During this process, the scammer also explained how much money he had to spend thus far to get all the paperwork from the lawyer.
At this point, the “bank” requested a bunch of information to open the account into which our windfall could be transferred.
The “bank” claimed to require some of the legal documents which the “accountant” had.
We were able to verify that the scammer was the one behind both email addresses by leaving some critical pieces of information out of our replies, only to have them confirmed by the other party.
Once the scammer had walked us through this masquerade of red-tape, the “bank” required an activation fee of £1,250 to open the account.
By this point, the scammer had tried his level best to convince us that everything was aboveboard and that he had spent a lot of time and money to get the deal this far.
He laid it on thick, attempting to guilt his victim into hopefully paying the fee.

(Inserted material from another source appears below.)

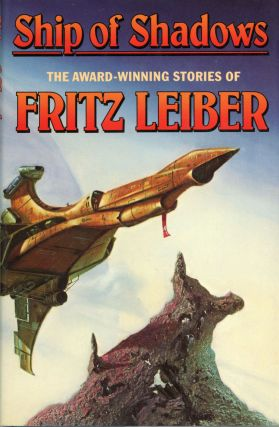 SHIP OF SHADOWS. Fritz Leiber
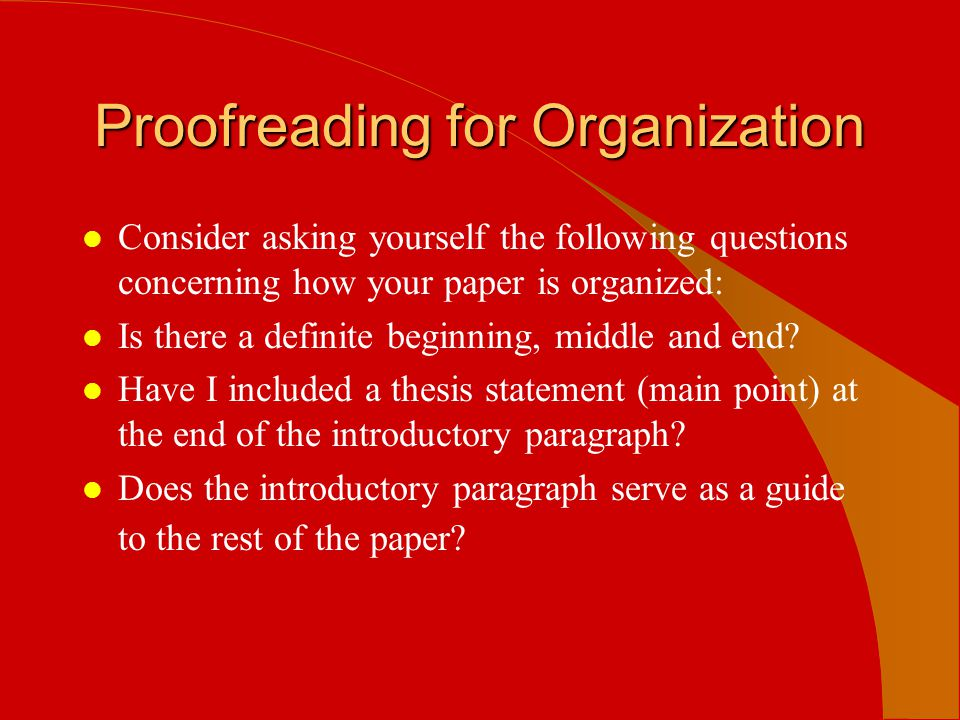 Proofreading for Organization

Soon after asking for the activation fee, we tried asking for some more information only to find that both the “accountant” and “bank” emails had become unavailable.
Our scammer was apparently shut down before we could tell him that he’d been had.
When it comes to avoiding online scams, there are a few basic principles to keep in mind:
- If it’s too good to be true, it usually is.
- If it’s an alarming email from your bank, SARS, mobile operator, medical aid, or similar institution that asks you to click on a link and then fill in some information — don’t. Rather type in the institution’s web address manually to see if the information in the email is on their website too.
- Don’t give up private information unless you know who you are talking to.
- Never give out your usernames and passwords.